** What you need to do **
a. Answer these from the sales-data preparation notebook:
(i) How many characters long is the hash that hash_sku returns?
(ii) What default threshold does get_top_skus use?
(iii) Which column is summed for each SKU?
b. Pick up the sales-data preparation notebook after its last line and keep writing it.

** Reading passage **

This notebook prepare the data to be used for model training and evaluation

## Library Import

In [None]:
import pandas as pd
import numpy as np
import hashlib
import pickle

In [None]:
from google.colab import drive
drive.mount('/content/drive')

Mounted at /content/drive


In [None]:
# Load the dataset
df = pd.read_csv('drive/MyDrive/Collab_DATA/PolarData/sales_data_csv.csv')

In [None]:
def hash_sku(sku: str) -> str:
    """
    Generate a hashed identifier for a SKU.

    Args:
        sku (str): The original SKU string.

    Returns:
        str: An 8-character hash of the SKU.
    """
    return hashlib.md5(str(sku).encode()).hexdigest()[:8]

def get_top_skus(df: pd.DataFrame, threshold: float = 0.90) -> list:
    """
    Identify the top SKUs that account for a given percentage of total sales.

    Args:
        df (pd.DataFrame): DataFrame containing sales data.
        threshold (float, optional): The cumulative sales percentage threshold. Defaults to 0.90.

    Returns:
        list: List of top SKUs.
    """
    sku_sales = df.groupby('SKU')['QUANTITY_SOLD'].sum().sort_values(ascending=False)
    cumulative_percentage = sku_sales.cumsum() / sku_sales.sum()
    top_skus = cumulative_percentage[cumulative_percentage <= threshold].index.tolist()
    print(f"Number of SKUs representing {threshold*100}% of sales: {len(top_skus)}")
    print(f"Total number of SKUs: {len(sku_sales)}")

** Recorded information **
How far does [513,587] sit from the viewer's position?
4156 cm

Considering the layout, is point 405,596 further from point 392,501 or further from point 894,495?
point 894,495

** The responses **
a.
(i) 8 characters
(ii) 0.90
(iii) QUANTITY_SOLD

b.
    return top_skus

def prepare_data(df: pd.DataFrame) -> pd.DataFrame:
    """
    Prepare the data for analysis by aggregating to weekly level and merging current inventory levels.

    Args:
        df (pd.DataFrame): Raw sales data.

    Returns:
        pd.DataFrame: Prepared weekly sales data with current inventory levels.
    """
    df['DATE'] = pd.to_datetime(df['DATE'])
    current_levels = df.groupby('SKU')['CURRENT_LEVEL'].first().reset_index()
    weekly_sales = df.groupby(['SKU', pd.Grouper(key='DATE', freq='W-MON')])['QUANTITY_SOLD'].sum().reset_index()
    weekly_sales = weekly_sales.sort_values(['SKU', 'DATE'])
    weekly_sales = weekly_sales.merge(current_levels, on='SKU', how='left')
    return weekly_sales

def add_time_features(df: pd.DataFrame) -> pd.DataFrame:
    """
    Add time-based features to the dataset.

    Args:
        df (pd.DataFrame): DataFrame with a 'DATE' column.

    Returns:
        pd.DataFrame: DataFrame with additional time-based features.
    """
    df['year'] = df['DATE'].dt.year
    df['month'] = df['DATE'].dt.month
    df['week'] = df['DATE'].dt.isocalendar().week
    df['day_of_week'] = df['DATE'].dt.dayofweek
    df['is_weekend'] = df['day_of_week'].isin([5, 6]).astype(int)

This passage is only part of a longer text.